Collaborator Contribution - RNA Sequencing of patient samples and subsequent computational analysis of data. - Providing of tissue samples from pre-clinical mouse models.
Impact Manuscript in preparation
Start Year 2020
 
Description Fresh human liver tissue analysis 
Organisation Royal Liverpool University Hospital
Country United Kingdom 
Sector Hospitals 
PI Contribution Based on our recent research findings in pre-clinical mouse models, we have now arrange a new collaboration with clinicians at the Liverpool Royal Hospital and Aintree Hospital. My group currently establishing methods and protocols to analyze by flow and mass cytometry fresh liver tissue biopsies from metastatic pancreatic cancer patients. Having access to fresh metastatic liver tissue samples will allow us to compare our findings obtained in mouse models in human patient samples.
Collaborator Contribution Our partners, including clinicans and research nurses, are arranging the necessary ethical approvals and arrange the patient consent forms. Biopsies are taken as part of the routine diagnosis and are immediatly handed over to our research staff.
Impact We are currently in the process of establishing methods and protocols allowing us in future to analyze fresh human tissue samples by mass and flow cytometry.
Start Year 2017
 
Description MRC Science Summer Festival 2018 
Form Of Engagement Activity Participation in an open day or visit at my research institution
Part Of Official Scheme? No
Geographic Reach Local
Primary Audience Public/other audiences
Results and Impact MRC Summer Festival: my team actively participated at the MRC Summer Festival organized by the University of Liverpool. During one week, we provided two lab tours per day to the general public and explained our MRC funded research efforts in lay terms to the visitors.

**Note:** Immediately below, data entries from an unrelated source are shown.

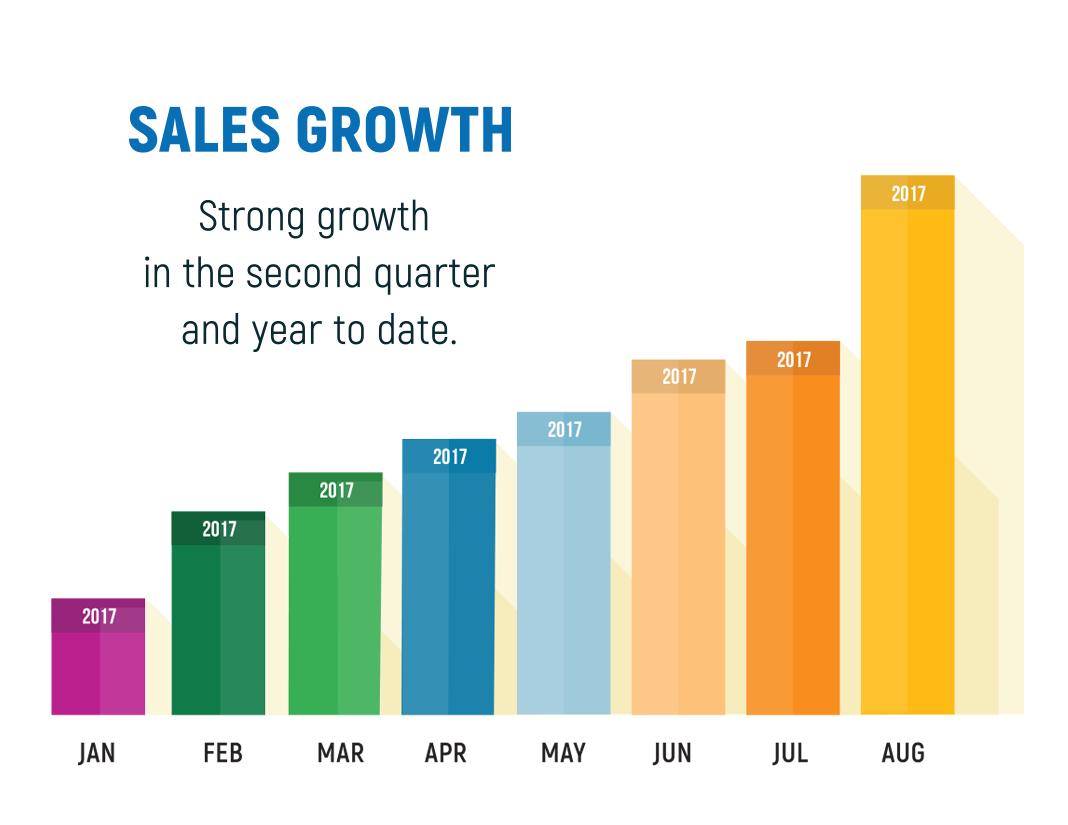 SALES GROWTH

Strong growth in the second quarter and year to date.

2017
2017
2017
2017
2017
2017
2017
2017

JAN FEB MAR APR MAY JUN JUL AUG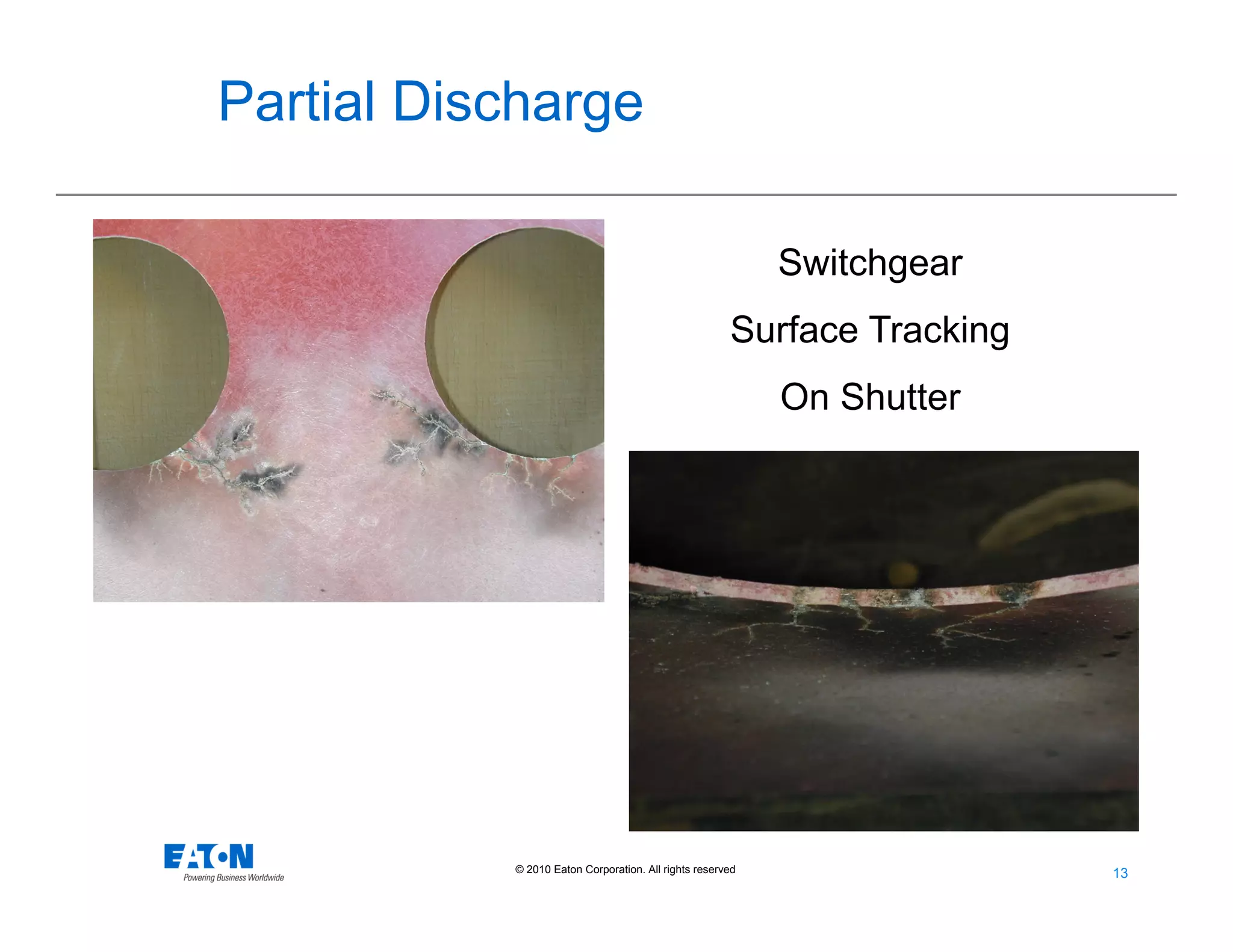 Partial Discharge

Switchgear

Surface Tracking

On Shutter

EATON
Powering Business Worldwide

© 2010 Eaton Corporation. All rights reserved

13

Year(s) Of Engagement Activity 2018
 
Description Participation on OPEN LAB days in 2019 
Form Of Engagement Activity Participation in an open day or visit at my research institution
Part Of Official Scheme? No
Geographic Reach Regional
Primary Audience Schools
Results and Impact We offered to visitors a lab tour and explained in lay term the research questions we aim to address. The visitors had a chance to look at fixed tissue sections using the microscope.